::: TEXT PASSAGE :::
Physics and Mathematics
Kinetic Energy Per Molecule of Gas
1. Statement of the Concept
The kinetic energy of a gas molecule is the energy possessed by it due to its motion.
According to the kinetic theory of gases, the pressure of a gas is directly related to the average kinetic energy of its molecules.
For an ideal gas, the mean kinetic energy per molecule is directly proportional to its absolute temperature.
[
E = \dfrac{3}{2} k T
]
where
- [E] → average kinetic energy per molecule
- [k] → Boltzmann constant ([1.38 \times 10^{-23} , J/K])
- [T] → absolute temperature in Kelvin
2. Clear Explanation and Mathematical Derivation
From the kinetic theory of gases, we know that
[
pV = \dfrac{1}{3} N m \overline{v^2}
]
Dividing both sides by [N]:
[
\dfrac{pV}{N} = \dfrac{1}{3} m \overline{v^2}
]
Now, from the perfect gas equation,
[
pV = N k T
]
Substituting this in the above equation:
[
kT = \dfrac{1}{3} m \overline{v^2}
]
Rearranging,
[
\dfrac{1}{2} m \overline{v^2} = \dfrac{3}{2} kT
]
But [\dfrac{1}{2} m \overline{v^2}] represents the average kinetic energy per molecule, hence
[
E = \dfrac{3}{2} kT
]
3. Dimensions and Units
| Quantity | Symbol | Dimensions | SI Unit |
|---|---|---|---|
| Kinetic Energy per molecule | [E] | [M L^{2} T^{-2}] | Joule (J) |
| Boltzmann constant | [k] | [M L^{2} T^{-2} K^{-1}] | J/K |
| Temperature | [T] | [K] | Kelvin |
4. Key Features
- The average kinetic energy per molecule depends only on temperature, not on pressure or volume.
::: LISTED ENTRIES :::
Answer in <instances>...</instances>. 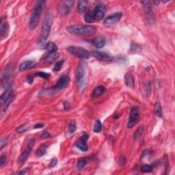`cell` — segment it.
<instances>
[{
	"mask_svg": "<svg viewBox=\"0 0 175 175\" xmlns=\"http://www.w3.org/2000/svg\"><path fill=\"white\" fill-rule=\"evenodd\" d=\"M105 14V6L102 4H97L90 9L84 15L85 21L89 24L103 19Z\"/></svg>",
	"mask_w": 175,
	"mask_h": 175,
	"instance_id": "6da1fadb",
	"label": "cell"
},
{
	"mask_svg": "<svg viewBox=\"0 0 175 175\" xmlns=\"http://www.w3.org/2000/svg\"><path fill=\"white\" fill-rule=\"evenodd\" d=\"M66 30L71 34L77 36H92L96 34L97 28L88 25H71L66 27Z\"/></svg>",
	"mask_w": 175,
	"mask_h": 175,
	"instance_id": "7a4b0ae2",
	"label": "cell"
},
{
	"mask_svg": "<svg viewBox=\"0 0 175 175\" xmlns=\"http://www.w3.org/2000/svg\"><path fill=\"white\" fill-rule=\"evenodd\" d=\"M52 26V17L51 15L48 13L46 15L45 22L42 25L40 31V36L38 40V45L40 46L45 45V43L50 34L51 28Z\"/></svg>",
	"mask_w": 175,
	"mask_h": 175,
	"instance_id": "3957f363",
	"label": "cell"
},
{
	"mask_svg": "<svg viewBox=\"0 0 175 175\" xmlns=\"http://www.w3.org/2000/svg\"><path fill=\"white\" fill-rule=\"evenodd\" d=\"M44 4H45V2L43 1H38L37 2V4H36L33 10L32 14L31 16L29 23V27L31 30L35 29L36 27L38 25V23H39Z\"/></svg>",
	"mask_w": 175,
	"mask_h": 175,
	"instance_id": "277c9868",
	"label": "cell"
},
{
	"mask_svg": "<svg viewBox=\"0 0 175 175\" xmlns=\"http://www.w3.org/2000/svg\"><path fill=\"white\" fill-rule=\"evenodd\" d=\"M67 51L68 53H70L72 55H73L75 57L79 58L84 59V60H87L90 58V53L84 48L80 47H75V46H71L68 47Z\"/></svg>",
	"mask_w": 175,
	"mask_h": 175,
	"instance_id": "5b68a950",
	"label": "cell"
},
{
	"mask_svg": "<svg viewBox=\"0 0 175 175\" xmlns=\"http://www.w3.org/2000/svg\"><path fill=\"white\" fill-rule=\"evenodd\" d=\"M34 143H35L34 138L30 139L29 142H28L26 148H25V150L23 151V153L21 154L19 158V161H18V162H19V164L20 166H22L23 164L26 161L27 158H29L31 151H32V149L34 145Z\"/></svg>",
	"mask_w": 175,
	"mask_h": 175,
	"instance_id": "8992f818",
	"label": "cell"
},
{
	"mask_svg": "<svg viewBox=\"0 0 175 175\" xmlns=\"http://www.w3.org/2000/svg\"><path fill=\"white\" fill-rule=\"evenodd\" d=\"M139 120H140V109L138 106H134L131 110L127 127L129 129L133 127L138 122Z\"/></svg>",
	"mask_w": 175,
	"mask_h": 175,
	"instance_id": "52a82bcc",
	"label": "cell"
},
{
	"mask_svg": "<svg viewBox=\"0 0 175 175\" xmlns=\"http://www.w3.org/2000/svg\"><path fill=\"white\" fill-rule=\"evenodd\" d=\"M70 78L68 75H62L58 79L55 86L51 88V90L53 91H61L65 89L68 86Z\"/></svg>",
	"mask_w": 175,
	"mask_h": 175,
	"instance_id": "ba28073f",
	"label": "cell"
},
{
	"mask_svg": "<svg viewBox=\"0 0 175 175\" xmlns=\"http://www.w3.org/2000/svg\"><path fill=\"white\" fill-rule=\"evenodd\" d=\"M86 65L84 62H81L79 64L76 70V82L78 84L81 85L84 83V79L85 75H86Z\"/></svg>",
	"mask_w": 175,
	"mask_h": 175,
	"instance_id": "9c48e42d",
	"label": "cell"
},
{
	"mask_svg": "<svg viewBox=\"0 0 175 175\" xmlns=\"http://www.w3.org/2000/svg\"><path fill=\"white\" fill-rule=\"evenodd\" d=\"M122 16V12H115V13L108 15L107 17L105 18L103 24L105 25H114L119 22V21L121 19Z\"/></svg>",
	"mask_w": 175,
	"mask_h": 175,
	"instance_id": "30bf717a",
	"label": "cell"
},
{
	"mask_svg": "<svg viewBox=\"0 0 175 175\" xmlns=\"http://www.w3.org/2000/svg\"><path fill=\"white\" fill-rule=\"evenodd\" d=\"M74 1H64L60 3V6H58L59 12L63 15V16H66V15L69 14L71 8L73 7L74 5Z\"/></svg>",
	"mask_w": 175,
	"mask_h": 175,
	"instance_id": "8fae6325",
	"label": "cell"
},
{
	"mask_svg": "<svg viewBox=\"0 0 175 175\" xmlns=\"http://www.w3.org/2000/svg\"><path fill=\"white\" fill-rule=\"evenodd\" d=\"M13 76V68H12V66H7L6 70L4 71L3 75L2 77V86H5L6 88L10 84L8 82L10 79Z\"/></svg>",
	"mask_w": 175,
	"mask_h": 175,
	"instance_id": "7c38bea8",
	"label": "cell"
},
{
	"mask_svg": "<svg viewBox=\"0 0 175 175\" xmlns=\"http://www.w3.org/2000/svg\"><path fill=\"white\" fill-rule=\"evenodd\" d=\"M88 138H89V135L85 133V134L82 135L81 138L76 142L75 144L76 147L83 152L87 151L88 150V146L86 142L88 140Z\"/></svg>",
	"mask_w": 175,
	"mask_h": 175,
	"instance_id": "4fadbf2b",
	"label": "cell"
},
{
	"mask_svg": "<svg viewBox=\"0 0 175 175\" xmlns=\"http://www.w3.org/2000/svg\"><path fill=\"white\" fill-rule=\"evenodd\" d=\"M92 55L94 56L95 58L100 61H104L108 62L112 60V58L110 55L105 52H102V51H94L92 52Z\"/></svg>",
	"mask_w": 175,
	"mask_h": 175,
	"instance_id": "5bb4252c",
	"label": "cell"
},
{
	"mask_svg": "<svg viewBox=\"0 0 175 175\" xmlns=\"http://www.w3.org/2000/svg\"><path fill=\"white\" fill-rule=\"evenodd\" d=\"M141 3L144 5V8H145L146 16L147 17L148 21L153 19V10H152V4L153 2L150 1H144L141 2Z\"/></svg>",
	"mask_w": 175,
	"mask_h": 175,
	"instance_id": "9a60e30c",
	"label": "cell"
},
{
	"mask_svg": "<svg viewBox=\"0 0 175 175\" xmlns=\"http://www.w3.org/2000/svg\"><path fill=\"white\" fill-rule=\"evenodd\" d=\"M9 32V25L8 23L4 21V19H2L1 21V25H0V33H1V40H3L5 39L8 35Z\"/></svg>",
	"mask_w": 175,
	"mask_h": 175,
	"instance_id": "2e32d148",
	"label": "cell"
},
{
	"mask_svg": "<svg viewBox=\"0 0 175 175\" xmlns=\"http://www.w3.org/2000/svg\"><path fill=\"white\" fill-rule=\"evenodd\" d=\"M36 66H37V63H36L35 61H25L20 64L19 69L20 71H25L31 68H34L36 67Z\"/></svg>",
	"mask_w": 175,
	"mask_h": 175,
	"instance_id": "e0dca14e",
	"label": "cell"
},
{
	"mask_svg": "<svg viewBox=\"0 0 175 175\" xmlns=\"http://www.w3.org/2000/svg\"><path fill=\"white\" fill-rule=\"evenodd\" d=\"M125 84L126 86L130 88H134V78H133V75L131 72H128L125 75Z\"/></svg>",
	"mask_w": 175,
	"mask_h": 175,
	"instance_id": "ac0fdd59",
	"label": "cell"
},
{
	"mask_svg": "<svg viewBox=\"0 0 175 175\" xmlns=\"http://www.w3.org/2000/svg\"><path fill=\"white\" fill-rule=\"evenodd\" d=\"M105 91H106V88L103 86H97L96 88H95L93 92H92V97L94 98V99H97V98L102 96L103 94Z\"/></svg>",
	"mask_w": 175,
	"mask_h": 175,
	"instance_id": "d6986e66",
	"label": "cell"
},
{
	"mask_svg": "<svg viewBox=\"0 0 175 175\" xmlns=\"http://www.w3.org/2000/svg\"><path fill=\"white\" fill-rule=\"evenodd\" d=\"M105 43H106V40H105V38L103 37V36H100V37L96 38L93 40V45L97 49L103 47L105 45Z\"/></svg>",
	"mask_w": 175,
	"mask_h": 175,
	"instance_id": "ffe728a7",
	"label": "cell"
},
{
	"mask_svg": "<svg viewBox=\"0 0 175 175\" xmlns=\"http://www.w3.org/2000/svg\"><path fill=\"white\" fill-rule=\"evenodd\" d=\"M59 56H60V54H59V53H58L57 51H55V52H51L45 58V61L47 63H51L55 61L56 60H57V59L59 58Z\"/></svg>",
	"mask_w": 175,
	"mask_h": 175,
	"instance_id": "44dd1931",
	"label": "cell"
},
{
	"mask_svg": "<svg viewBox=\"0 0 175 175\" xmlns=\"http://www.w3.org/2000/svg\"><path fill=\"white\" fill-rule=\"evenodd\" d=\"M12 94V85L10 84L8 86H7L6 88V90L5 91L2 93L1 95V101L2 103H3L5 100L7 99L10 95Z\"/></svg>",
	"mask_w": 175,
	"mask_h": 175,
	"instance_id": "7402d4cb",
	"label": "cell"
},
{
	"mask_svg": "<svg viewBox=\"0 0 175 175\" xmlns=\"http://www.w3.org/2000/svg\"><path fill=\"white\" fill-rule=\"evenodd\" d=\"M88 4V2L86 0H81L78 2V10L79 13H84L86 11Z\"/></svg>",
	"mask_w": 175,
	"mask_h": 175,
	"instance_id": "603a6c76",
	"label": "cell"
},
{
	"mask_svg": "<svg viewBox=\"0 0 175 175\" xmlns=\"http://www.w3.org/2000/svg\"><path fill=\"white\" fill-rule=\"evenodd\" d=\"M44 49L49 51V53L55 52V51H57L58 50V46L55 43L49 42L45 44V45L44 46Z\"/></svg>",
	"mask_w": 175,
	"mask_h": 175,
	"instance_id": "cb8c5ba5",
	"label": "cell"
},
{
	"mask_svg": "<svg viewBox=\"0 0 175 175\" xmlns=\"http://www.w3.org/2000/svg\"><path fill=\"white\" fill-rule=\"evenodd\" d=\"M14 95L12 94V95H10V96L7 99L5 100V101L2 103V105H3V110L4 112L6 111V110L8 109V107L10 106V105L12 103V101H14Z\"/></svg>",
	"mask_w": 175,
	"mask_h": 175,
	"instance_id": "d4e9b609",
	"label": "cell"
},
{
	"mask_svg": "<svg viewBox=\"0 0 175 175\" xmlns=\"http://www.w3.org/2000/svg\"><path fill=\"white\" fill-rule=\"evenodd\" d=\"M47 146L46 145H41L39 148H38L37 151H36V155L38 158H40V157L43 156L47 152Z\"/></svg>",
	"mask_w": 175,
	"mask_h": 175,
	"instance_id": "484cf974",
	"label": "cell"
},
{
	"mask_svg": "<svg viewBox=\"0 0 175 175\" xmlns=\"http://www.w3.org/2000/svg\"><path fill=\"white\" fill-rule=\"evenodd\" d=\"M154 112L157 115V116H158L159 118L162 117V115H163V113H162V109L161 104L159 102H156L155 104V107H154Z\"/></svg>",
	"mask_w": 175,
	"mask_h": 175,
	"instance_id": "4316f807",
	"label": "cell"
},
{
	"mask_svg": "<svg viewBox=\"0 0 175 175\" xmlns=\"http://www.w3.org/2000/svg\"><path fill=\"white\" fill-rule=\"evenodd\" d=\"M30 129V126L28 124H24L22 125L19 126V127L17 129V133H24L25 131H27V130H29Z\"/></svg>",
	"mask_w": 175,
	"mask_h": 175,
	"instance_id": "83f0119b",
	"label": "cell"
},
{
	"mask_svg": "<svg viewBox=\"0 0 175 175\" xmlns=\"http://www.w3.org/2000/svg\"><path fill=\"white\" fill-rule=\"evenodd\" d=\"M64 62V60H61L60 61L57 62H56V64H55V66H54V67L53 68V71L54 72H58L60 70H61L62 68V66H63Z\"/></svg>",
	"mask_w": 175,
	"mask_h": 175,
	"instance_id": "f1b7e54d",
	"label": "cell"
},
{
	"mask_svg": "<svg viewBox=\"0 0 175 175\" xmlns=\"http://www.w3.org/2000/svg\"><path fill=\"white\" fill-rule=\"evenodd\" d=\"M94 131L95 133H100L102 130V124L99 120L96 121L94 126Z\"/></svg>",
	"mask_w": 175,
	"mask_h": 175,
	"instance_id": "f546056e",
	"label": "cell"
},
{
	"mask_svg": "<svg viewBox=\"0 0 175 175\" xmlns=\"http://www.w3.org/2000/svg\"><path fill=\"white\" fill-rule=\"evenodd\" d=\"M36 76L37 77H40V78L45 79H48L50 78V74H49L47 73H45V72H43V71H39L38 72L35 74Z\"/></svg>",
	"mask_w": 175,
	"mask_h": 175,
	"instance_id": "4dcf8cb0",
	"label": "cell"
},
{
	"mask_svg": "<svg viewBox=\"0 0 175 175\" xmlns=\"http://www.w3.org/2000/svg\"><path fill=\"white\" fill-rule=\"evenodd\" d=\"M86 159H79L78 162V164H77V168L78 170H81L82 168H84L86 165Z\"/></svg>",
	"mask_w": 175,
	"mask_h": 175,
	"instance_id": "1f68e13d",
	"label": "cell"
},
{
	"mask_svg": "<svg viewBox=\"0 0 175 175\" xmlns=\"http://www.w3.org/2000/svg\"><path fill=\"white\" fill-rule=\"evenodd\" d=\"M143 131H144V127H139L137 130L135 131V132L134 133V138L135 140H138V138H140V136L142 135L143 133Z\"/></svg>",
	"mask_w": 175,
	"mask_h": 175,
	"instance_id": "d6a6232c",
	"label": "cell"
},
{
	"mask_svg": "<svg viewBox=\"0 0 175 175\" xmlns=\"http://www.w3.org/2000/svg\"><path fill=\"white\" fill-rule=\"evenodd\" d=\"M77 129V125L75 122H71L68 125V131L70 133H73Z\"/></svg>",
	"mask_w": 175,
	"mask_h": 175,
	"instance_id": "836d02e7",
	"label": "cell"
},
{
	"mask_svg": "<svg viewBox=\"0 0 175 175\" xmlns=\"http://www.w3.org/2000/svg\"><path fill=\"white\" fill-rule=\"evenodd\" d=\"M153 167L152 165H145L142 167V172H150L153 170Z\"/></svg>",
	"mask_w": 175,
	"mask_h": 175,
	"instance_id": "e575fe53",
	"label": "cell"
},
{
	"mask_svg": "<svg viewBox=\"0 0 175 175\" xmlns=\"http://www.w3.org/2000/svg\"><path fill=\"white\" fill-rule=\"evenodd\" d=\"M51 138V135L47 131H44L42 132L40 135V138L42 140H46V139H49Z\"/></svg>",
	"mask_w": 175,
	"mask_h": 175,
	"instance_id": "d590c367",
	"label": "cell"
},
{
	"mask_svg": "<svg viewBox=\"0 0 175 175\" xmlns=\"http://www.w3.org/2000/svg\"><path fill=\"white\" fill-rule=\"evenodd\" d=\"M7 160V156L6 155H2L0 158V166L1 167L3 166L5 164H6Z\"/></svg>",
	"mask_w": 175,
	"mask_h": 175,
	"instance_id": "8d00e7d4",
	"label": "cell"
},
{
	"mask_svg": "<svg viewBox=\"0 0 175 175\" xmlns=\"http://www.w3.org/2000/svg\"><path fill=\"white\" fill-rule=\"evenodd\" d=\"M126 162V158L125 155H122L119 159V161H118V164H119L120 166H124Z\"/></svg>",
	"mask_w": 175,
	"mask_h": 175,
	"instance_id": "74e56055",
	"label": "cell"
},
{
	"mask_svg": "<svg viewBox=\"0 0 175 175\" xmlns=\"http://www.w3.org/2000/svg\"><path fill=\"white\" fill-rule=\"evenodd\" d=\"M7 142H8V138H4L3 139H2L1 142H0V147H1V148H3L4 146L6 145Z\"/></svg>",
	"mask_w": 175,
	"mask_h": 175,
	"instance_id": "f35d334b",
	"label": "cell"
},
{
	"mask_svg": "<svg viewBox=\"0 0 175 175\" xmlns=\"http://www.w3.org/2000/svg\"><path fill=\"white\" fill-rule=\"evenodd\" d=\"M58 164V160L56 158H53L51 160V162L49 163V167L50 168H53V167H55Z\"/></svg>",
	"mask_w": 175,
	"mask_h": 175,
	"instance_id": "ab89813d",
	"label": "cell"
},
{
	"mask_svg": "<svg viewBox=\"0 0 175 175\" xmlns=\"http://www.w3.org/2000/svg\"><path fill=\"white\" fill-rule=\"evenodd\" d=\"M26 79H27V83L30 84H33V82H34V77L33 76H27Z\"/></svg>",
	"mask_w": 175,
	"mask_h": 175,
	"instance_id": "60d3db41",
	"label": "cell"
},
{
	"mask_svg": "<svg viewBox=\"0 0 175 175\" xmlns=\"http://www.w3.org/2000/svg\"><path fill=\"white\" fill-rule=\"evenodd\" d=\"M29 170H30L29 168H25V169L23 170H21V172H19V174H22V175L25 174L26 173H27L28 171H29Z\"/></svg>",
	"mask_w": 175,
	"mask_h": 175,
	"instance_id": "b9f144b4",
	"label": "cell"
},
{
	"mask_svg": "<svg viewBox=\"0 0 175 175\" xmlns=\"http://www.w3.org/2000/svg\"><path fill=\"white\" fill-rule=\"evenodd\" d=\"M44 127V125L43 124H41V123H38V124H36L34 125V129H40V128H43Z\"/></svg>",
	"mask_w": 175,
	"mask_h": 175,
	"instance_id": "7bdbcfd3",
	"label": "cell"
},
{
	"mask_svg": "<svg viewBox=\"0 0 175 175\" xmlns=\"http://www.w3.org/2000/svg\"><path fill=\"white\" fill-rule=\"evenodd\" d=\"M63 105H64V110H68V108H69V107H70V105L68 104V102H64Z\"/></svg>",
	"mask_w": 175,
	"mask_h": 175,
	"instance_id": "ee69618b",
	"label": "cell"
}]
</instances>
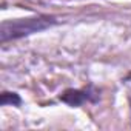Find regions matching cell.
Returning a JSON list of instances; mask_svg holds the SVG:
<instances>
[{
  "label": "cell",
  "mask_w": 131,
  "mask_h": 131,
  "mask_svg": "<svg viewBox=\"0 0 131 131\" xmlns=\"http://www.w3.org/2000/svg\"><path fill=\"white\" fill-rule=\"evenodd\" d=\"M56 25H57V19L49 14H37L31 17H23V19L5 20L0 25V42L5 45L8 42L42 32Z\"/></svg>",
  "instance_id": "obj_1"
},
{
  "label": "cell",
  "mask_w": 131,
  "mask_h": 131,
  "mask_svg": "<svg viewBox=\"0 0 131 131\" xmlns=\"http://www.w3.org/2000/svg\"><path fill=\"white\" fill-rule=\"evenodd\" d=\"M59 100L71 108H79L85 103H97L100 100V90L93 83L83 88H68L60 93Z\"/></svg>",
  "instance_id": "obj_2"
},
{
  "label": "cell",
  "mask_w": 131,
  "mask_h": 131,
  "mask_svg": "<svg viewBox=\"0 0 131 131\" xmlns=\"http://www.w3.org/2000/svg\"><path fill=\"white\" fill-rule=\"evenodd\" d=\"M22 97L19 93L14 91H3L0 94V105L2 106H20L22 105Z\"/></svg>",
  "instance_id": "obj_3"
},
{
  "label": "cell",
  "mask_w": 131,
  "mask_h": 131,
  "mask_svg": "<svg viewBox=\"0 0 131 131\" xmlns=\"http://www.w3.org/2000/svg\"><path fill=\"white\" fill-rule=\"evenodd\" d=\"M129 79H131V73H129V74H128V77H126V79H125V80H129Z\"/></svg>",
  "instance_id": "obj_4"
}]
</instances>
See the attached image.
:::
[WORK INSTRUCTIONS]
• 1. What does the average kinetic energy per molecule depend on, according to the kinetic energy text?
• 2. Do these statements agree with the kinetic energy text? (a) For an ideal gas, the mean kinetic energy per molecule is directly proportional to its absolute temperature. (b) The temperature in the formula is measured in Kelvin. (c) The average kinetic energy per molecule depends on the volume of the gas.
• 3. Carry the kinetic energy text on past its last line.

[ANSWER LIST]
• 1. It depends only on temperature, not on pressure or volume.

• 2.
(a) Yes: "For an ideal gas, the mean kinetic energy per molecule is directly proportional to its absolute temperature."
(b) Yes: "absolute temperature in Kelvin"
(c) No: "depends only on temperature, not on pressure or volume."

• 3.
- When temperature increases, molecular kinetic energy also increases.
- At absolute zero temperature (0 K), the average kinetic energy becomes zero.
- The relation [E = \dfrac{3}{2} kT] connects microscopic properties (energy per molecule) with macroscopic quantities (temperature).
- For one mole of gas, since [N = N_A]:
[
E_{\text{mole}} = \dfrac{3}{2} R T
]
5. Important Formulas to Remember
| Formula | Description |
|---|---|
| [E = \dfrac{3}{2} kT] | Average kinetic energy per molecule |
| [E_{\text{mole}} = \dfrac{3}{2} RT] | Kinetic energy per mole of gas |
| [\dfrac{1}{2} m \overline{v^2} = \dfrac{3}{2} kT] | Relation between velocity and temperature |
| [R = N_A k] | Gas constant relation |
| [\overline{v} = \sqrt{\dfrac{3kT}{m}}] | RMS velocity in terms of temperature |
6. Conceptual Questions with Solutions
1. On what factor does the kinetic energy of gas molecules depend?
The average kinetic energy of gas molecules depends **only on temperature**, not on the nature of the gas.
2. What happens to the kinetic energy if temperature doubles?
Since [E \propto T], doubling temperature doubles the average kinetic energy per molecule.
3. What is the kinetic energy of a molecule at absolute zero?
At [T = 0 \, K], [E = 0]. The molecules theoretically come to rest.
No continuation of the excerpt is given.